Eserde itikadî, içtimaî, siyasi, ekonomik, edebî, hukukî, ailevî, ahlakî mevzulardan Müslüman Kardeşler Cemaati’ne ve şehid İmam Hasan el Benna’ya kadar çok yönlü bir konu dağılımı var. Seyyid Kutub’un yaşadığı yıllarda toplumuna ve ülkesine kayıtsız kalmadığını, soru ve sorunlara karşı mümin duyarlığı içerisinde konuların bamteline bastığını ve çözüm yollarını arşınladığını görüyoruz.

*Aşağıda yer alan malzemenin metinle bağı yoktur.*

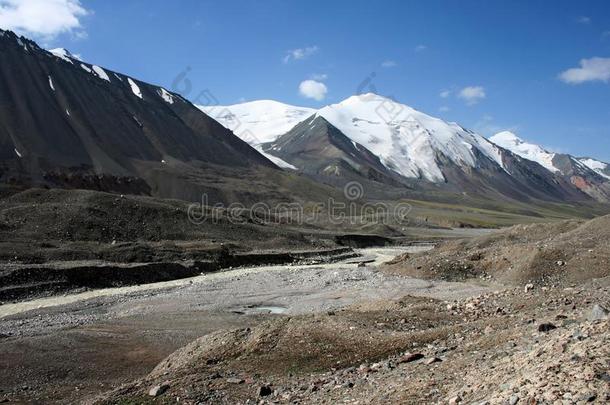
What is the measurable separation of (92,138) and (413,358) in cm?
12696

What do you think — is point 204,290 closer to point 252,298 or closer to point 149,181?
point 252,298

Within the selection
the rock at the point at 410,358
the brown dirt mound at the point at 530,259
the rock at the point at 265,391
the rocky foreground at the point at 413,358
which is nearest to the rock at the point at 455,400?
the rocky foreground at the point at 413,358

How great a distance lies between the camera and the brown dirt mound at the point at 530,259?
3641 centimetres

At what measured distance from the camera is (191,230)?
70.7m

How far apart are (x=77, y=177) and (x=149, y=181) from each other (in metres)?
20.4

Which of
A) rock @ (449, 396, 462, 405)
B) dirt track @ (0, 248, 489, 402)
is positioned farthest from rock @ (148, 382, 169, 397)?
rock @ (449, 396, 462, 405)

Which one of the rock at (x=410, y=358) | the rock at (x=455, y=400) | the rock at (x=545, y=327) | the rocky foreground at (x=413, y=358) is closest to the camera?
the rocky foreground at (x=413, y=358)

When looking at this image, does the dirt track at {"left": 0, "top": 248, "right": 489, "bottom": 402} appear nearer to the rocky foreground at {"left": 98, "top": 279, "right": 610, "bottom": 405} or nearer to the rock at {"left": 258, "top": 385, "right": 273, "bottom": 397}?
the rocky foreground at {"left": 98, "top": 279, "right": 610, "bottom": 405}

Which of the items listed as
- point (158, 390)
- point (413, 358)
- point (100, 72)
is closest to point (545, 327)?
point (413, 358)

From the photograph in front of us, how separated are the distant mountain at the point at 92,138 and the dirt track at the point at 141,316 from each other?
6231 centimetres

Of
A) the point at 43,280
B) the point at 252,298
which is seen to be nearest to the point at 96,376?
the point at 252,298

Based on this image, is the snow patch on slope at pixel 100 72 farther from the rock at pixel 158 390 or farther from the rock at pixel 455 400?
the rock at pixel 455 400

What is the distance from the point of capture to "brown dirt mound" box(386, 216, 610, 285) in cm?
3641

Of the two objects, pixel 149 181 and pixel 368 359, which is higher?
pixel 149 181
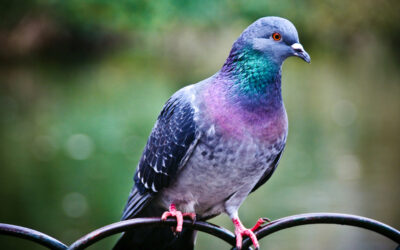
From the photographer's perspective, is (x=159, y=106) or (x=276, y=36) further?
(x=159, y=106)

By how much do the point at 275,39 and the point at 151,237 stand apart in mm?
1101

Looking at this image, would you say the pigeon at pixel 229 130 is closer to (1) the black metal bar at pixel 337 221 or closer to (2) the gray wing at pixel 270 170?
(2) the gray wing at pixel 270 170

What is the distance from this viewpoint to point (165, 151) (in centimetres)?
274

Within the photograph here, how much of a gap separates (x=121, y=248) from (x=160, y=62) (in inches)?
887

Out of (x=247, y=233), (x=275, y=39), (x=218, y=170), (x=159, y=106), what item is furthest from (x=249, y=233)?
(x=159, y=106)

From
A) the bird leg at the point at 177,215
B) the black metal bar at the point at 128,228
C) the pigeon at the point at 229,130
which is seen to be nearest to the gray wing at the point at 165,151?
the pigeon at the point at 229,130

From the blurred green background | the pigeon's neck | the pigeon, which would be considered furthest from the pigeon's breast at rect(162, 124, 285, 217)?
the blurred green background

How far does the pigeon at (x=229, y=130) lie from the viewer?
2.53 meters

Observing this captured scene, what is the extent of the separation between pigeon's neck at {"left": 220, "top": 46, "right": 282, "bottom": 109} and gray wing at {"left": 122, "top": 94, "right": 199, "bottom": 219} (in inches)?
9.1

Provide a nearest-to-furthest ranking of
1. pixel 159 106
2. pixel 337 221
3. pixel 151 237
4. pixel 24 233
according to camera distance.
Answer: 1. pixel 24 233
2. pixel 337 221
3. pixel 151 237
4. pixel 159 106

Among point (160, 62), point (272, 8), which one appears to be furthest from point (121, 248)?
point (160, 62)

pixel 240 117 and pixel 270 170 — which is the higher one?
pixel 240 117

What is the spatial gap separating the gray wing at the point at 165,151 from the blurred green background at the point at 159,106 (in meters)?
4.45

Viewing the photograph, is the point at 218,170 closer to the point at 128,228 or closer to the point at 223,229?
the point at 223,229
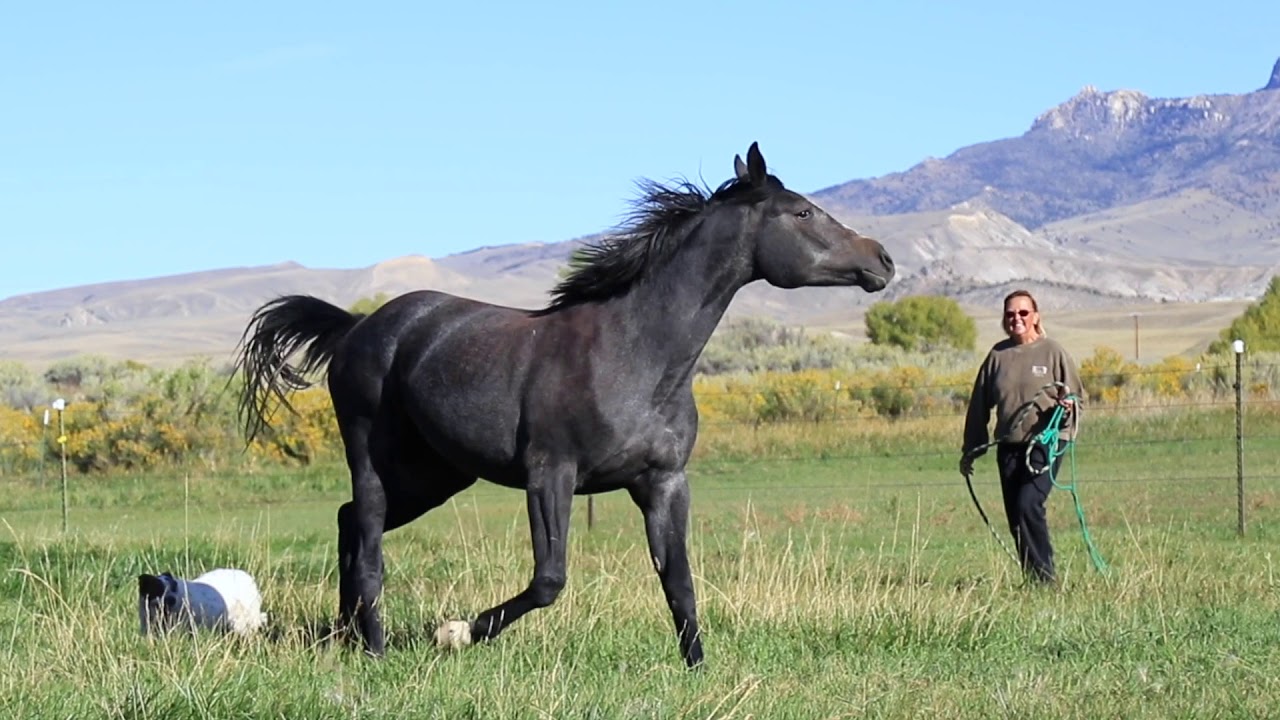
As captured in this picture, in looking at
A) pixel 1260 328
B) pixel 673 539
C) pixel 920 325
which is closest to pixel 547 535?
pixel 673 539

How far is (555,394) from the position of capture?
820 cm

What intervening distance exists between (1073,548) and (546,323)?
280 inches

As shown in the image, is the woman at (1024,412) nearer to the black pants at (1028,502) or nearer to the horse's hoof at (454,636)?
the black pants at (1028,502)

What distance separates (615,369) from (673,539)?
81cm

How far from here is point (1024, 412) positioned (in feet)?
37.3

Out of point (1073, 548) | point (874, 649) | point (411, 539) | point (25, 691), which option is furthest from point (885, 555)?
point (25, 691)

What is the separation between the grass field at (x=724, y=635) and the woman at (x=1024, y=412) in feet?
1.22

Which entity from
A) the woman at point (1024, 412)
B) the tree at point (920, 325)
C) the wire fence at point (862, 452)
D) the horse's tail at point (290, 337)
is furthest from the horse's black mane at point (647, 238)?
the tree at point (920, 325)

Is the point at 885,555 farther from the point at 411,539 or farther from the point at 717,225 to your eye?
the point at 717,225

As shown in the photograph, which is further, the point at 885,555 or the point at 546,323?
the point at 885,555

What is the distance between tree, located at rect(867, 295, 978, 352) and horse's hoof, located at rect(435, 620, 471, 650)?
2058 inches

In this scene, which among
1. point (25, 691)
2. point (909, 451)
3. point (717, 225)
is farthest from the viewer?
point (909, 451)

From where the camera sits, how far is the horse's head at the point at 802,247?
27.2 ft

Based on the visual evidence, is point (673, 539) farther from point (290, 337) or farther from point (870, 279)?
point (290, 337)
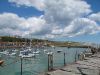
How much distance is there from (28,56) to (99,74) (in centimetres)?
6005

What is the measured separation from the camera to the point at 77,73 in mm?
20094

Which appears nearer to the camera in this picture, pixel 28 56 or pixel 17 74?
pixel 17 74

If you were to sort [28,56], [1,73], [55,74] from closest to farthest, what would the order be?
[55,74]
[1,73]
[28,56]

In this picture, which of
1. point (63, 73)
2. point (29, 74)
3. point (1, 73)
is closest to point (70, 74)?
point (63, 73)

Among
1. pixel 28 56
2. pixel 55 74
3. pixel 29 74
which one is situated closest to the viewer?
pixel 55 74

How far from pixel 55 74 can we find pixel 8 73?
2506cm

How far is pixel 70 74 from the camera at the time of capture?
19578mm

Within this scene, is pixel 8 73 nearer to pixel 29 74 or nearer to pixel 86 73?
pixel 29 74

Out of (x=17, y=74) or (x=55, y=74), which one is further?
(x=17, y=74)

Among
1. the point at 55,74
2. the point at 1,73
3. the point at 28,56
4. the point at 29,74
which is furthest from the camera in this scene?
the point at 28,56

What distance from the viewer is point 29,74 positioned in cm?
3856

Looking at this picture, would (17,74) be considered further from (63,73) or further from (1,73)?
(63,73)

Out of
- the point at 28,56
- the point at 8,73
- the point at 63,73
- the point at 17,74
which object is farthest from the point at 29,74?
the point at 28,56

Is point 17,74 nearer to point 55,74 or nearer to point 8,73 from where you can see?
point 8,73
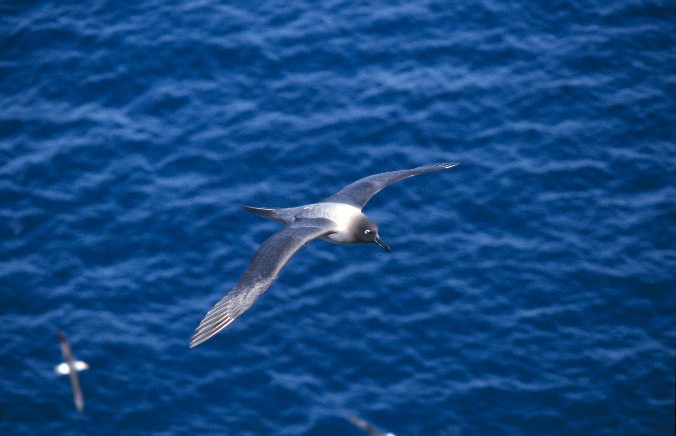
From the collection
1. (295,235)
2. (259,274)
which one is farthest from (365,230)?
(259,274)

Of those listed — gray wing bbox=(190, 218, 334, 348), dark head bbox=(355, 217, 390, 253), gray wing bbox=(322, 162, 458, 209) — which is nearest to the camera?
gray wing bbox=(190, 218, 334, 348)

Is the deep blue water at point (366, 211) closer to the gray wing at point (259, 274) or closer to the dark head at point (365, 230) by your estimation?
the dark head at point (365, 230)

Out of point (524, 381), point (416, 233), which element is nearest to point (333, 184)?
point (416, 233)

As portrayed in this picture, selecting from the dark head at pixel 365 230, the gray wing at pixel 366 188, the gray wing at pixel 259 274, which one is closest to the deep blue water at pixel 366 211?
the gray wing at pixel 366 188

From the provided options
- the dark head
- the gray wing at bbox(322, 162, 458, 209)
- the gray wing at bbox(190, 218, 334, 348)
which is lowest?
the gray wing at bbox(190, 218, 334, 348)

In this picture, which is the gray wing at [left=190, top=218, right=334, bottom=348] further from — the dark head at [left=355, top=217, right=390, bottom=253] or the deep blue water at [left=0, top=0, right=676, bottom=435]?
the deep blue water at [left=0, top=0, right=676, bottom=435]

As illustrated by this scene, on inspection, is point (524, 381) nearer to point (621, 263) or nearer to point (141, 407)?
point (621, 263)

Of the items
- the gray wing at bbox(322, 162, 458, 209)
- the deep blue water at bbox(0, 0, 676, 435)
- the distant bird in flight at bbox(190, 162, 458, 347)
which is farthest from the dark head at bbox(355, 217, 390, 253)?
the deep blue water at bbox(0, 0, 676, 435)
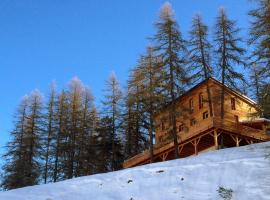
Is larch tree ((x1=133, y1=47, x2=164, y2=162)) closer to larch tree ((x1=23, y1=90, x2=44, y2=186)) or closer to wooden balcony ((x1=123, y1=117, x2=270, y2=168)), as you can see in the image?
wooden balcony ((x1=123, y1=117, x2=270, y2=168))

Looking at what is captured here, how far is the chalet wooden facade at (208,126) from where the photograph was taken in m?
36.5

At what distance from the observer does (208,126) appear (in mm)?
35938

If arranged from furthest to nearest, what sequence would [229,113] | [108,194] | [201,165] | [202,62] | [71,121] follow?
[71,121] → [229,113] → [202,62] → [201,165] → [108,194]

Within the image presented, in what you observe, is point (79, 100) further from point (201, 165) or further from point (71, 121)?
point (201, 165)

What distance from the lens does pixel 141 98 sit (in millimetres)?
41281

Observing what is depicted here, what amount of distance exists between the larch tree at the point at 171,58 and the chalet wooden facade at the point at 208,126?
0.99m

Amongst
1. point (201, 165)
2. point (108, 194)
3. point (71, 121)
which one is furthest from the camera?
point (71, 121)

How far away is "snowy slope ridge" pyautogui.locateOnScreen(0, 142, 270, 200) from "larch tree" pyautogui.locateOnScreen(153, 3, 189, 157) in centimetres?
Answer: 1376

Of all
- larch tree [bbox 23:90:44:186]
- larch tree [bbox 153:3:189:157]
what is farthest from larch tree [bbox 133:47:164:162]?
larch tree [bbox 23:90:44:186]

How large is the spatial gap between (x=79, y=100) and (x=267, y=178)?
111ft

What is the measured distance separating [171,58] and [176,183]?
763 inches

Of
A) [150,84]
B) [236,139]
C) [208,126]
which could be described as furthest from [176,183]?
[150,84]

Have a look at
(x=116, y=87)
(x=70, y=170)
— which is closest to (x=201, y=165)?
(x=70, y=170)

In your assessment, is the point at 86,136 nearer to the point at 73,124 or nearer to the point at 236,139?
the point at 73,124
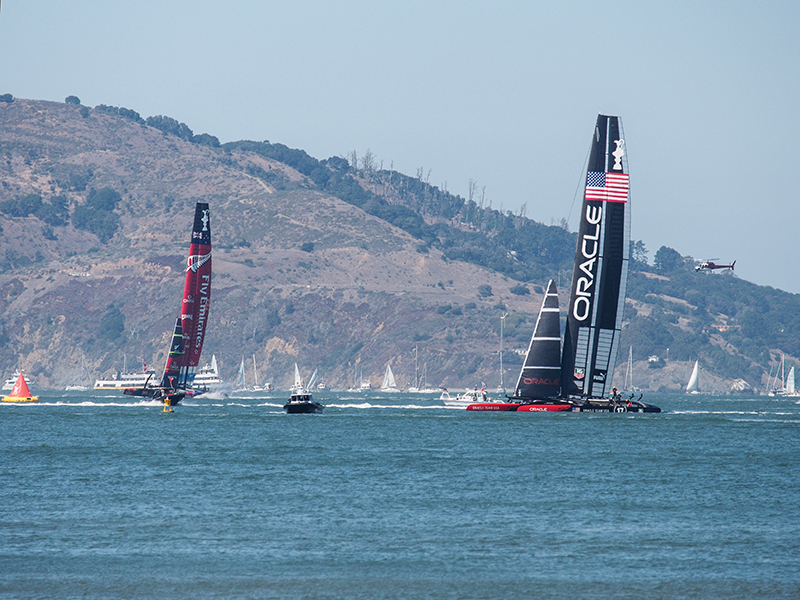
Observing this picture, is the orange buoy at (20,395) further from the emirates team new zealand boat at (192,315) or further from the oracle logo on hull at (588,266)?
the oracle logo on hull at (588,266)

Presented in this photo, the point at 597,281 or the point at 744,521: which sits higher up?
the point at 597,281

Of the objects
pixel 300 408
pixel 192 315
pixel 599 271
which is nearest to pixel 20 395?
pixel 192 315

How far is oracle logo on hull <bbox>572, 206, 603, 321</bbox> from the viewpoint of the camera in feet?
248

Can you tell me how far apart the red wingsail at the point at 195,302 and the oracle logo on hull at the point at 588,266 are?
44.9m

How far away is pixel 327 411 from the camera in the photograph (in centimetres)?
9588

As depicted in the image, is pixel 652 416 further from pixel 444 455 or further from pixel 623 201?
pixel 444 455

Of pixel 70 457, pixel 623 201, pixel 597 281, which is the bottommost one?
pixel 70 457

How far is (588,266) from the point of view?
76.4 meters

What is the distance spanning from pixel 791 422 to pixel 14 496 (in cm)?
6603

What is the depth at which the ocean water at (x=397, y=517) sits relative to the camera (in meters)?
23.2

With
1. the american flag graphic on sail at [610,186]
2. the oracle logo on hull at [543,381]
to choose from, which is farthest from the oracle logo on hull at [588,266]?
the oracle logo on hull at [543,381]

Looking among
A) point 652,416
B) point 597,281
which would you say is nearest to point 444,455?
point 597,281

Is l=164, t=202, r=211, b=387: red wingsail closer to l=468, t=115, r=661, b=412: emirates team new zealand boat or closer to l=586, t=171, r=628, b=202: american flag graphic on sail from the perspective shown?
l=468, t=115, r=661, b=412: emirates team new zealand boat

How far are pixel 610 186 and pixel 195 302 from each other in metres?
50.2
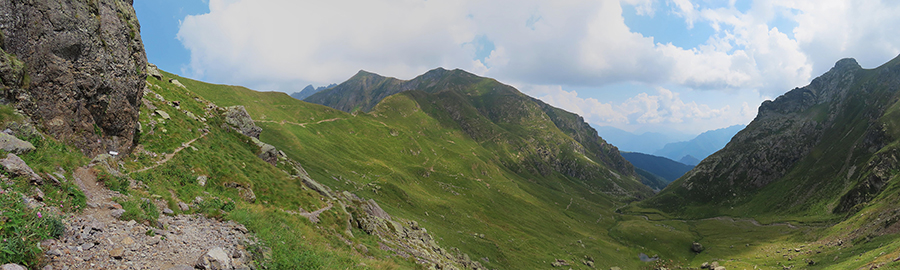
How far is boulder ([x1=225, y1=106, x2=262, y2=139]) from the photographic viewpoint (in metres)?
54.8

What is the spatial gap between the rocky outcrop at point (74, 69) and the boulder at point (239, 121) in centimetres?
2812

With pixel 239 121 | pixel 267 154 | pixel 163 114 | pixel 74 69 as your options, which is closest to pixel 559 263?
pixel 267 154

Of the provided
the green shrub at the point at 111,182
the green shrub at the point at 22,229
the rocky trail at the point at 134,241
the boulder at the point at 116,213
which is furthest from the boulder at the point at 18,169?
the green shrub at the point at 111,182

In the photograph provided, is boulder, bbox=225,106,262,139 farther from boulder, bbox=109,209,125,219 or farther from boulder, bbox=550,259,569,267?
boulder, bbox=550,259,569,267

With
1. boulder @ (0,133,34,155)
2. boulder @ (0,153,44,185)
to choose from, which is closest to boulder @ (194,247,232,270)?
boulder @ (0,153,44,185)

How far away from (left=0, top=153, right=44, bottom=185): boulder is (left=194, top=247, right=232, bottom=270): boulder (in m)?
Answer: 6.47

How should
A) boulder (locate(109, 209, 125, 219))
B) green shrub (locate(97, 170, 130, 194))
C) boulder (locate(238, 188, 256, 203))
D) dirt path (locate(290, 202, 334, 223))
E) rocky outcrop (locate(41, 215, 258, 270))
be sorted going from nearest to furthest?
rocky outcrop (locate(41, 215, 258, 270)) → boulder (locate(109, 209, 125, 219)) → green shrub (locate(97, 170, 130, 194)) → boulder (locate(238, 188, 256, 203)) → dirt path (locate(290, 202, 334, 223))

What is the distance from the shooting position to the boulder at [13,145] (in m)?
14.0

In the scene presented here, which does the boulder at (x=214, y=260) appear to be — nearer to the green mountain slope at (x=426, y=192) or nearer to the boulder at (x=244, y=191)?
the boulder at (x=244, y=191)

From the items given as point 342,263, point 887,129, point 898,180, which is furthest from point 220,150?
point 887,129

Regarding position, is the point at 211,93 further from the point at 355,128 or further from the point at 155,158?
the point at 155,158

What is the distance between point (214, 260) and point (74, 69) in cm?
2076

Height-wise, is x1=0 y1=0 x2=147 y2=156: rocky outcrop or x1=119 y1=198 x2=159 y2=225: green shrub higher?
x1=0 y1=0 x2=147 y2=156: rocky outcrop

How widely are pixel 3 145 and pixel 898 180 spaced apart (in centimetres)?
20803
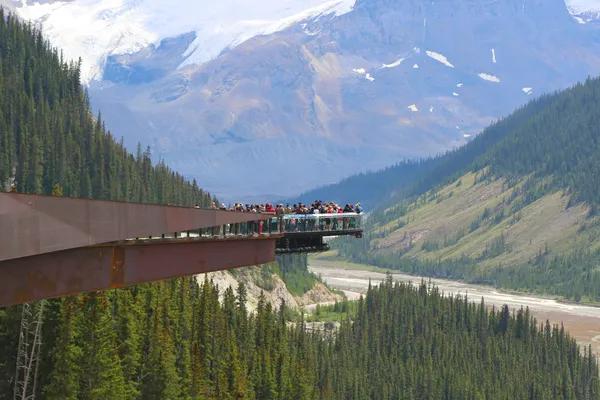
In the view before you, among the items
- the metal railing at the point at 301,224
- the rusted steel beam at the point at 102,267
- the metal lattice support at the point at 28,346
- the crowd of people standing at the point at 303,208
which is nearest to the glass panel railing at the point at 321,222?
the metal railing at the point at 301,224

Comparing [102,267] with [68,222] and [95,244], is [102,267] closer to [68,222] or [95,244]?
[95,244]

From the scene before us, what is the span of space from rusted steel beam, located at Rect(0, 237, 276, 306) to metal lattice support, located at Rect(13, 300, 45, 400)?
2102 cm

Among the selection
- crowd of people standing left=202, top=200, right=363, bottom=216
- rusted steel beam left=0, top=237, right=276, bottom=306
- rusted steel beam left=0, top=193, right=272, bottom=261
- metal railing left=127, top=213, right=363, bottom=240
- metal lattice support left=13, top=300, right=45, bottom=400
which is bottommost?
metal lattice support left=13, top=300, right=45, bottom=400

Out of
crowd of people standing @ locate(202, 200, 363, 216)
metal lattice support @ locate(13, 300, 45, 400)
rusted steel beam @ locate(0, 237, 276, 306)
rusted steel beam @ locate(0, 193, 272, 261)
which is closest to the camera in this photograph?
rusted steel beam @ locate(0, 193, 272, 261)

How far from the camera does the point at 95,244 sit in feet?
114

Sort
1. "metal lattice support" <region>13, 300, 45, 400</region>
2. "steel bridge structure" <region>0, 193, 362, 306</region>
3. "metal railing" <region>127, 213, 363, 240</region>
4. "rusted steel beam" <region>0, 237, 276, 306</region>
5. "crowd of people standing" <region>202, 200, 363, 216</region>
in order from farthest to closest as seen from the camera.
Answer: "crowd of people standing" <region>202, 200, 363, 216</region>, "metal lattice support" <region>13, 300, 45, 400</region>, "metal railing" <region>127, 213, 363, 240</region>, "rusted steel beam" <region>0, 237, 276, 306</region>, "steel bridge structure" <region>0, 193, 362, 306</region>

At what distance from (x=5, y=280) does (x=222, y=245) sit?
18.3 metres

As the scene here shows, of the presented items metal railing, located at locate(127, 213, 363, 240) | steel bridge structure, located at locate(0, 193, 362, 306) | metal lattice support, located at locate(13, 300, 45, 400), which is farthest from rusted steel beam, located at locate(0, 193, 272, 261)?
metal lattice support, located at locate(13, 300, 45, 400)

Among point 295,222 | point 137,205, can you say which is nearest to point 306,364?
point 295,222

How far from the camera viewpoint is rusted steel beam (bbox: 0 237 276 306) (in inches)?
1286

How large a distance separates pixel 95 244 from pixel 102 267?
8.01 ft

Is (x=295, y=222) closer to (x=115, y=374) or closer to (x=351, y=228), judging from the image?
(x=351, y=228)

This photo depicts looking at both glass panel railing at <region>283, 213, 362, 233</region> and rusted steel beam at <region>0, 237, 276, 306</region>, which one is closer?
rusted steel beam at <region>0, 237, 276, 306</region>

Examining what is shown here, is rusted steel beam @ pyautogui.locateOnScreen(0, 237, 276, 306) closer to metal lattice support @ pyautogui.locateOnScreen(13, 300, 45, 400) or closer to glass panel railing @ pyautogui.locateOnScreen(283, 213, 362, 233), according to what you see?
glass panel railing @ pyautogui.locateOnScreen(283, 213, 362, 233)
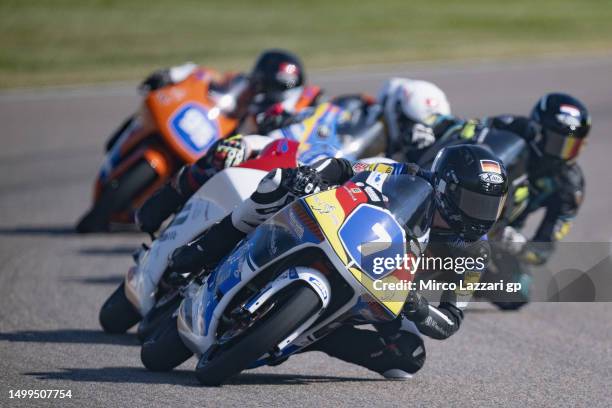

Halka üst perdeden bakıp yalnızca edebiyat yapma sevdasında olanlara büyük bir ders verici nitelik taşımıştır yaşadığı o günlerde. Kitap içerisindeki makalelerde zaman zaman yaşadığı ülke olan Mısır özeline girmesi kaçınılmazdır. Zira orada yaşıyor, oradaki insanları dikkate almadan edemiyor ki! Bir yazar, hele bir de şehidliğe giden bir yolun taliplisiyse eğer; insanlara meşale olma görevini en zirve noktasına kadar yapmak zorundadır ve nihayetinde yapmıştır da. Sözleri bıçak gibi kesmiştir muhatabı olanları. Yazmakla kalmamış, meydanlara kazmıştır cümlelerini.
Kutub, sözleriyle cihad ediyor
Şehadetiyle ülkesinin sınırlarını aşarak nice memleket insanlarını etkileme bahtiyarlığına erişen bu kutlu şehid, mevzu bahis bu eserinin hemen başında “Tağutların Yıkılışı”nı ve “Allah’ın Rasulünün Zaferi”ni konu ediniyor. İnkılapçı bir kimlik ve misyonla tarihe el atan bir önderin yıkarken yapmanın ustalığını gösterdiği o izzetli günleri resmederek, kitabının daha başında okuyucuyu harekete bandırıyor. Oturarak okuyorsanız eğer, ayağa kalkma ve haykırma ihtiyacı hisseceksiniz bir müddet sonra. Ki biliyorsunuz, ne tağutların kökü kurumuştur ne de muvahhidlerin mücadelesi son bulmuştur. Hak ile Batıl’ın amansız kavgası, ilk insandan son insana kadar uzanan bir telekomünikasyon uzantısı işlevi görür gibi yayıldıkça yayılır.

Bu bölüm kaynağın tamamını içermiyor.